Nos observations de la fibronectine adsorbée sur l'HA mettent en évidence l'apparition
d'états de structuration variés de la protéine, classés en quatre types morphologiques :
revêtement homogène, agrégats, fibres isolées et connectées. Dans certains cas l'adsorption
sur l'HA conduit à l'établissement d'un réseau fibrillaire dense proche du réseau de
fibronectine matriciel synthétisé par des cellules en culture. La fréquence d'apparition de ces
différents états dépend des conditions d'adsorption de la protéine et notamment du temps, de
la concentration, de la force ionique, ou de la présence d'un surfactant en solution. La
corrélation entre la structuration de la fibronectine et la conformation de la molécule est par
ailleurs étudiée grâce à des sondes moléculaires spécifiques. Ces études permettent d'avancer
un scénario plausible quant aux interactions impliquées dans la formation des différents types
morphologiques.
L'impact des propriétés de la molécule, et notamment de sa conformation, sur la
morphologie des amas supramoléculaires formés est étudié par simulation d'un modèle
stochastique décrivant l'adsorption séquentielle de protéines, leur diffusion aléatoire sur la
surface, leur changement de conformation et leur agrégation. Notre modèle permet en
particulier d'étudier l'effet des interactions entre protéines voisines dans l'induction ou
l'inhibition du dépliement. Les configurations simulées, générées par des méthodes de type
Monte Carlo, montrent notamment que le dépliement influe significativement sur la
morphologie des amas, évaluée en terme de dimension fractale.

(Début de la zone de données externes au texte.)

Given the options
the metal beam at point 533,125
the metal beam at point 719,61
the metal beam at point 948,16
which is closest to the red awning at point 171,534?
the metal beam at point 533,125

Si certaines hypothèses doivent être confirmées, l'ensemble de nos résultats concourt à
clarifier les mécanismes de fibrillation et d'agrégation de la fibronectine sur une surface. Le
lien entre les propriétés morphologiques des structures agrégatives observées et leurs
fonctions, en terme de colonisation du support par les cellules par exemple, reste à étudier et
constitue l'une des perspectives de ce travail. Le développement de notre modèle, associé à
l'extension de l'étude expérimentale à d'autres types de surface et/ou protéines, pourra
contribuer à élucider les principes généraux gouvernant l'assemblage de protéines en deux
dimensions.
___________________________________________________________________________
Mots Clefs : Adsorption, Auto-assemblage, Biomatériaux hybrides, Fibronectine,
Hydroxyapatite, Modèle stochastique.
Laboratoire ERMMECe, Université de Cergy-Pontoise
2 avenue Adolphe Chauvin, BP 222, 95302 Cergy-Pontoise CEDEX.